_Data for this exercise_
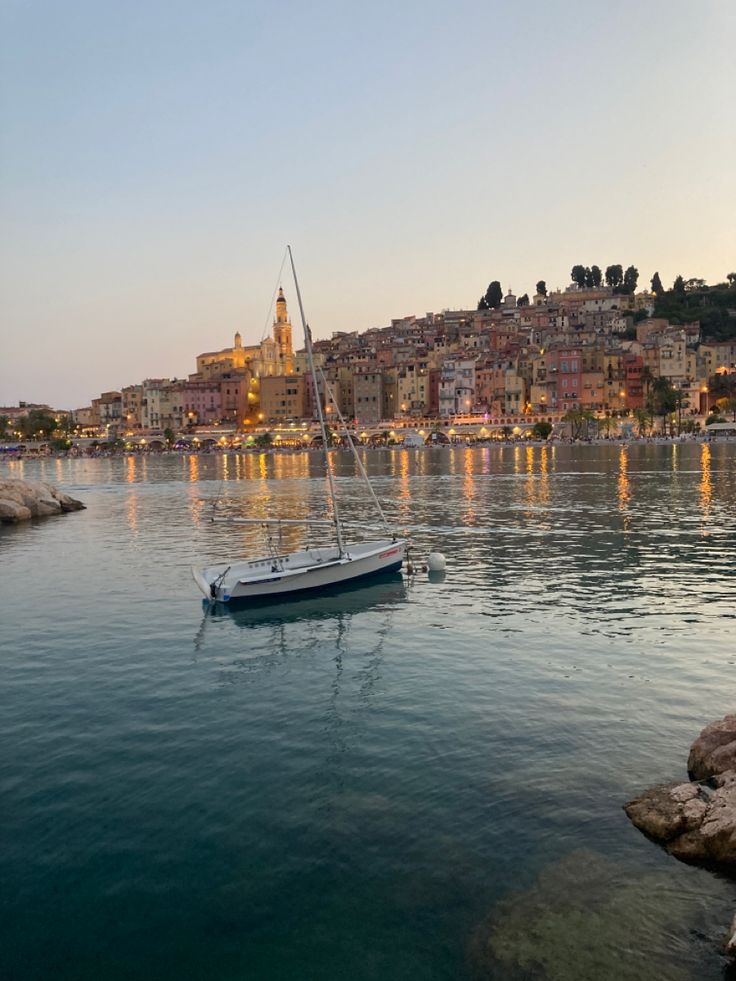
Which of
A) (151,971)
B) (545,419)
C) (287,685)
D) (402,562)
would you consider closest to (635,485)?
(402,562)

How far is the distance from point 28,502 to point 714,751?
164 feet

_Directions_
Rewrite the data above, changing "closest" to "nearest" and keeping everything else the same. Leave the pictures out of your version.

_Finished answer_
Which of
A) (151,971)
B) (545,419)
C) (287,685)
D) (402,562)
would you consider nearest to (635,485)?
(402,562)

How far is the distance from point 28,502 to point 714,751?
164 feet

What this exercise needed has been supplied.